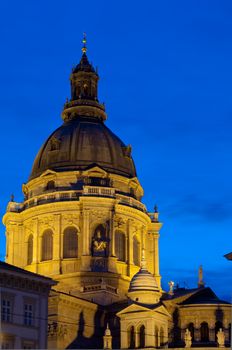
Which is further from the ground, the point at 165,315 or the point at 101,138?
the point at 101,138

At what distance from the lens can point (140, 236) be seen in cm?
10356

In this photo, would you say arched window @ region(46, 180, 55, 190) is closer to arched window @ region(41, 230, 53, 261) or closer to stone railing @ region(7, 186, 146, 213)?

******

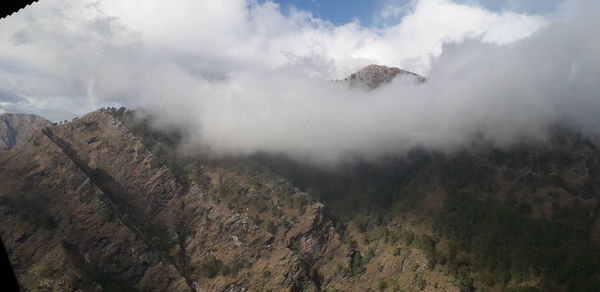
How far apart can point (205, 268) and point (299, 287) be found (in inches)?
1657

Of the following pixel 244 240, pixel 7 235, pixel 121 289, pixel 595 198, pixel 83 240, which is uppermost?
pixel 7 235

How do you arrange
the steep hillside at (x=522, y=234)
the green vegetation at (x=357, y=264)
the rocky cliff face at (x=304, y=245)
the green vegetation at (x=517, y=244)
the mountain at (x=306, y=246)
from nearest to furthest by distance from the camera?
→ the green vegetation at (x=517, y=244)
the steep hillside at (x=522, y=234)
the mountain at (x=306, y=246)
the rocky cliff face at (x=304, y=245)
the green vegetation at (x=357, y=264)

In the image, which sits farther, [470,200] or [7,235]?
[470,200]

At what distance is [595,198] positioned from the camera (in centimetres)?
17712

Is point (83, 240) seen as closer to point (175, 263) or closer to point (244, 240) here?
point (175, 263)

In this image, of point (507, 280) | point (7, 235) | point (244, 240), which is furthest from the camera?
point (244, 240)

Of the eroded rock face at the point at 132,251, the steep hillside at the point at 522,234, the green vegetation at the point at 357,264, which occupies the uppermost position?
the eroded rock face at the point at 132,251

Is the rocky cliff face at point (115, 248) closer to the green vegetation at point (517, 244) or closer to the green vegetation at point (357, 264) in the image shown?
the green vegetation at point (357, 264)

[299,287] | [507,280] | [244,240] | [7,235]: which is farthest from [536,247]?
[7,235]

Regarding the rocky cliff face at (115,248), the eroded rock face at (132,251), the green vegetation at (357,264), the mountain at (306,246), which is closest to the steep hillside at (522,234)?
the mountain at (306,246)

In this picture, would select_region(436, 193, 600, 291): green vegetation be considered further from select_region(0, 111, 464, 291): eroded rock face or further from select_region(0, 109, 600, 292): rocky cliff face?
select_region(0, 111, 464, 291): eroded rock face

******

#### REQUIRED TASK
From the entries above, filter out and list every line that contains the string "face". Matching is case-sensitive.

#### SOLUTION TO THE EXERCISE
the rocky cliff face at (x=304, y=245)
the rocky cliff face at (x=304, y=245)
Of the eroded rock face at the point at 132,251, the steep hillside at the point at 522,234, the green vegetation at the point at 357,264, which occupies the uppermost position?
the eroded rock face at the point at 132,251
Is the rocky cliff face at point (115, 248) closer to the green vegetation at point (517, 244) or closer to the green vegetation at point (357, 264) in the image shown?
Regarding the rocky cliff face at (115,248), the eroded rock face at (132,251), the green vegetation at (357,264), the mountain at (306,246), which is closest to the steep hillside at (522,234)?
In this picture, would select_region(436, 193, 600, 291): green vegetation be considered further from select_region(0, 111, 464, 291): eroded rock face or further from select_region(0, 109, 600, 292): rocky cliff face?
select_region(0, 111, 464, 291): eroded rock face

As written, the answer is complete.